Conducting a Phase I Environmental Site Assessment

When purchasing, developing, or lending on a property, the first step in evaluating the site for potential contamination is to perform a Phase I Environmental Site Assessment (ESA).

Typically, when property or a development is being financed, the lending institution requires the Phase I ESA to protect against recognized environmental conditions (RECs).  While some loans may not require Phase I ESAs, performing an ESA may well be worth the cost to identify RECs that may ultimately prevent or delay using, developing, or selling the property.

Examples of RECs include:

  • Underground hazards (landfills, tanks, etc.)
  • Chemicals, metals, or petroleum contamination of soils and/or groundwater
  • Vapor intrusion hazards

The use of a property at the time of purchase may appear relatively benign; however, its historical use may have included operations that impacted the subsurface.  If you intend to use the property for public, commercial, or residential purposes, identification of these conditions early in the planning stages can save costly architectural changes and construction delays.

While most buyers will conduct their own Phase I, the seller of a property is wise to conduct an independent ESA.  Property owners are aware of the activities that have occurred during their ownership of a property, but depending on when ownership began and the degree of control over operations on the property, there may be concerns from a buyer’s perspective that were not previously known or considered by the seller.  In addition, concerns identified during a Phase I ESA may require further investigation.

Byington Group professionals have performed Phase I ESAs throughout the United States for buyers, sellers, and property owners planning development.  We have encountered countless scenarios where we have addressed environmental risks in an environmentally responsible manner.  A recent example involved an ESA on Property for a proposed medical building.  Identified former facilities and potential risks at the site and surrounding areas included medical facilities, laundries, plating facilities, filling stations, greenhouses, and underground storage tanks (UST).

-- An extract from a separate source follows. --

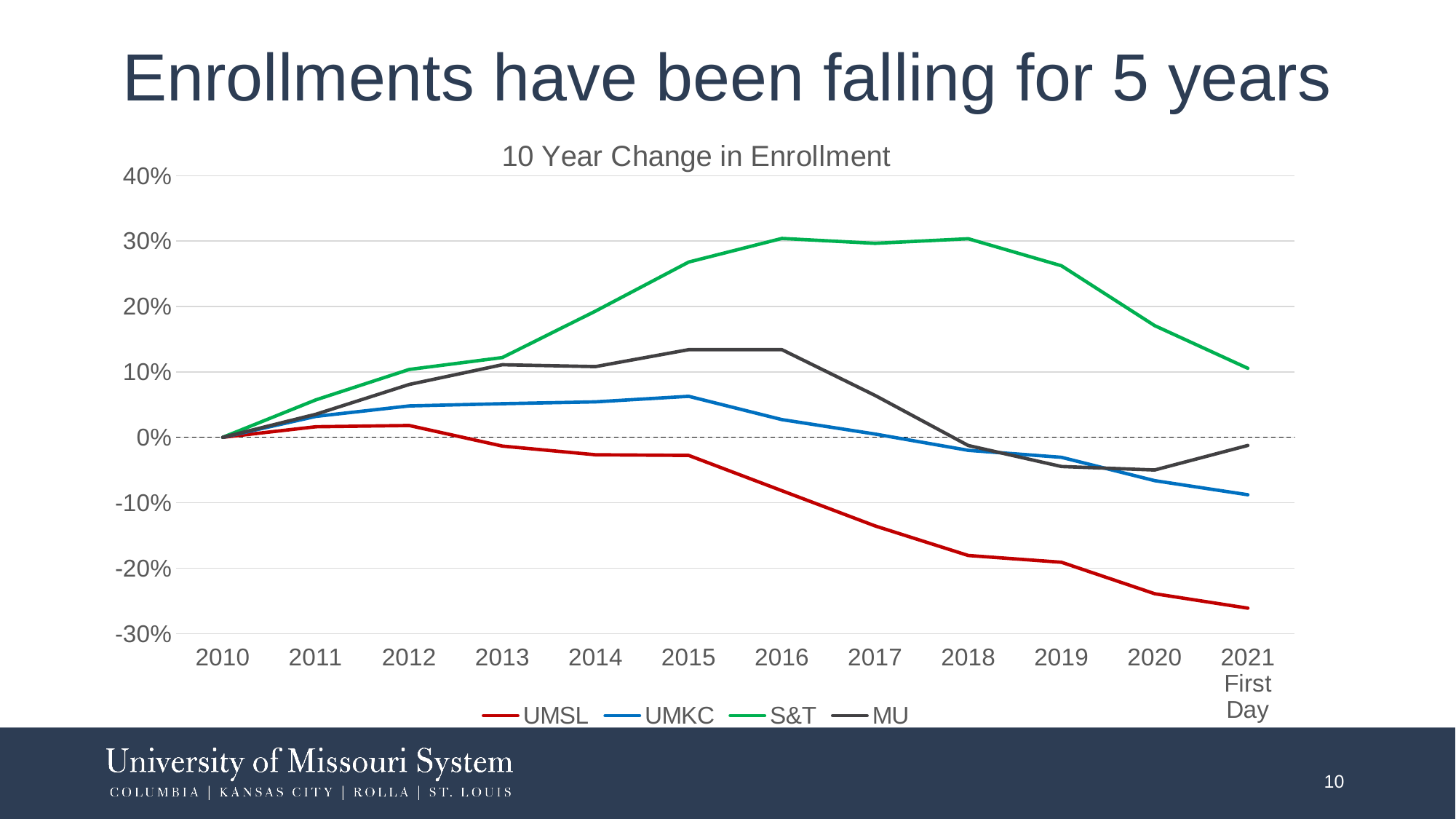
What is the title of the chart? 10 Year Change in Enrollment What kind of chart is shown on the slide? line chart Does the UMSL line rise or fall from 2012 to 2021 First Day? fall Is the value for UMSL in 2021 First Day greater or less than -20%? less Which series has the highest value in 2021 First Day? S&T Which series has the lowest value in 2021 First Day? UMSL Is the value for MU in 2015 greater or less than 10%? greater Is the value for S&T in 2016 greater or less than 20%? greater In 2014, which is larger, the value for MU or the value for UMKC? MU How many series does the legend list? 4 How many years are shown along the x axis? 12 What is the value for UMSL in 2010? 0%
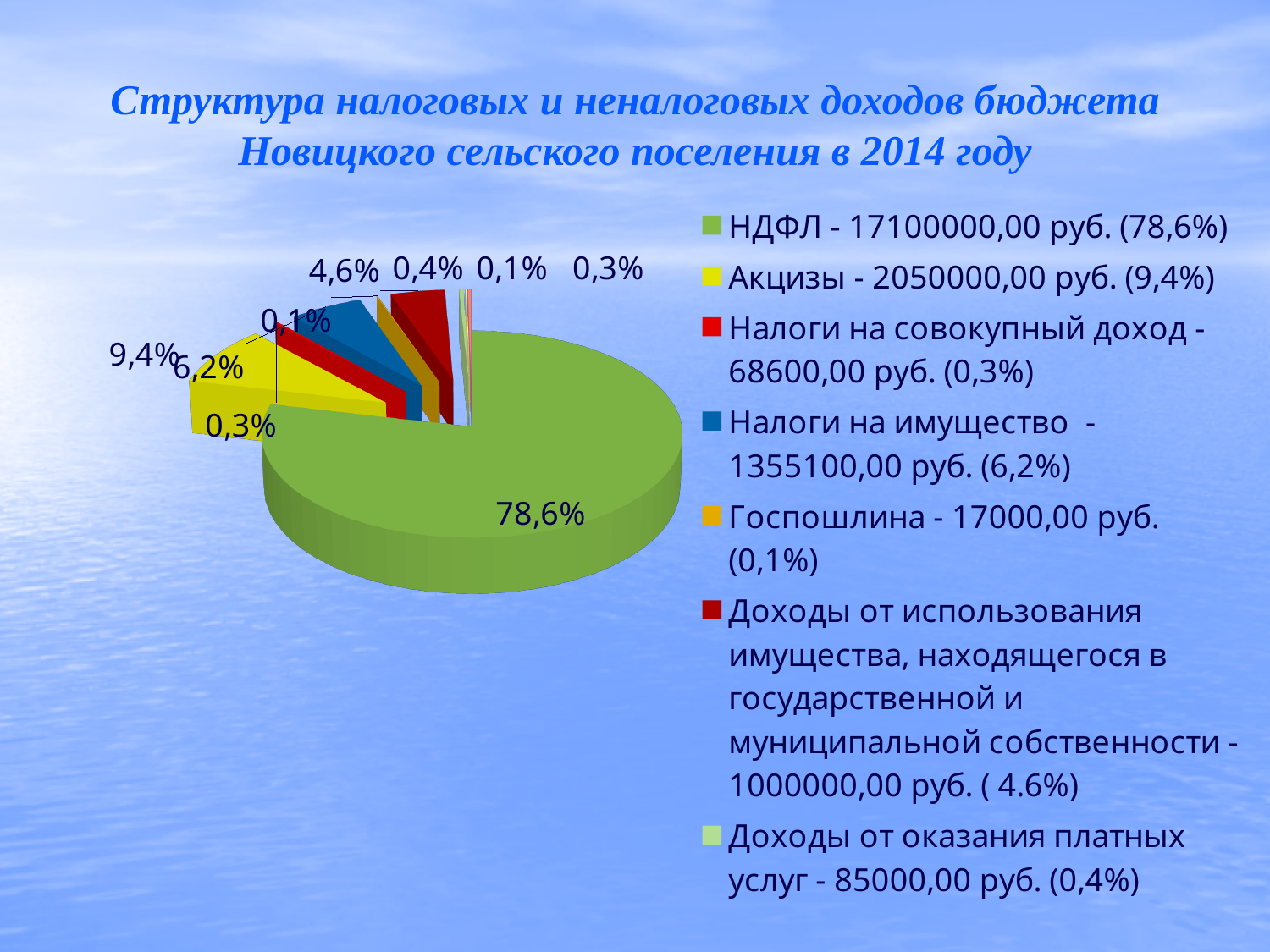
Which category has the largest slice of the pie? НДФЛ What share of the pie does Доходы от оказания платных услуг account for? 0,4% What share of the pie does Налоги на имущество account for? 6,2% Which is larger, the slice for Акцизы or the slice for Налоги на имущество? Акцизы What share of the pie does Акцизы account for? 9,4% What amount in rubles is shown in the legend for Акцизы? 2050000,00 руб. What kind of chart is shown on the slide? pie chart What is the difference in percentage points between the НДФЛ slice and the Акцизы slice? 69,2 What amount in rubles is shown in the legend for Налоги на имущество? 1355100,00 руб. What colour is the НДФЛ slice of the pie? green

Subsurface investigations eliminated chemical impact concerns and vapor intrusion; however, ground penetrating radar identified an underground utility tunnel, along with other anomalies that proved critical to planning and design phases of the planned building.

Byington Group stays informed of regulatory developments that are critical for a Phase I Environmental Site Assessment and that will satisfy the requirements of CERCLA (Comprehensive Environmental Response, Compensation, and Liability Act), allowing for liability protection and qualification as an innocent landowner, contiguous property owner, or bona fide prospective purchaser.